A fool conscious of her foolishness is to that extent wise.

But a fool who considers himself wise is the one to be called a fool.
-Dhammapada 63

Like someone pointing to treasure
Is the wise person
Who sees your faults and points them out.
Associate with such a sage.
-Dhammapada 76

One is not wise
Only because one speaks a lot.
One who is peaceful, without hate, and fearless
Is said to be wise.
-Dhammapada 258

The Perfections – Wisdom
Reflections and Practices

These reflections and the practices can be enriched by discussing them with friends, fellow
practitioners, strangers, and if you have chosen to have one, with your Dharma Practice Day buddy.
A useful way of engaging with the reflections is to spend a few days with each one, perhaps rereading
the reflection to see what new perspectives repeated readings provide.

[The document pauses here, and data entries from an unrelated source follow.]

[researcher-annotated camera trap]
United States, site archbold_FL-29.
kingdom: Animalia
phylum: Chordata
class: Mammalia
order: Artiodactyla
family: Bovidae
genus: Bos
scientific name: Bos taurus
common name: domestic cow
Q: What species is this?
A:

It can be nice to devote some quiet time to focus on these reflections, perhaps while going for a walk or drinking tea.

  1. Asking questions is an important foundation of wisdom. Please spend some time coming up
    with questions about your Buddhist, Spiritual, or mindfulness life. Over 4-5 days write down as many of these questions as possible. Then spend a couple days narrowing the list to the 5 questions that seem most important to you. Finally spend a day considering what might be your single most important question.
  2. Think about who are the wisest people you know. What makes them wise? What qualities of
    wisdom do you admire in them? How do they behave that manifests wisdom? Under what circumstances do you have access to wisdom? Under what circumstances do you have access to some of the same qualities as the wise people you know?
  3. What is wisdom for you? How is it different from knowledge? How do you think a person
    acquires wisdom? What facilitates access to wisdom? Please find someone you can have a discussion about these questions.


  1. Buddhist Wisdom is sometimes called Discriminating Wisdom when it helps us see more clearly
    the details of our experiences and the choices that we have. In your meditation look more carefully at your experience and see if you can make more distinctions with what is happening. Instead of following your breath look more carefully to notice the details of the breathing. Notice the mood or state you are in and distinguish the physical, mental, and emotional aspects of the mood. If something is uncomfortable, take an interest in looking at the distinct aspects of what is happening. Then, as you make finer distinctions,
    notice how this might translate to a wiser understanding of what is happening.
  2. The intentions we have for our Buddhist practice are supported by wisdom when our
    discernment shows us how to best follow through on those intentions. During some sessions of meditation and in some daily life situations set your intention to become more calm and peaceful. With that as a reference point, try to avoid doing the things that make you less calm and, instead, do the things that help you become increasingly calm. Afterward reflect on how having this intention helped you to be more discerning and wise.
  3. Read a passage from a Dharma book a few times through the day. After reading it, reflect on
    what you have read. Each time consider anew how the teachings of the passage can be helpful to you.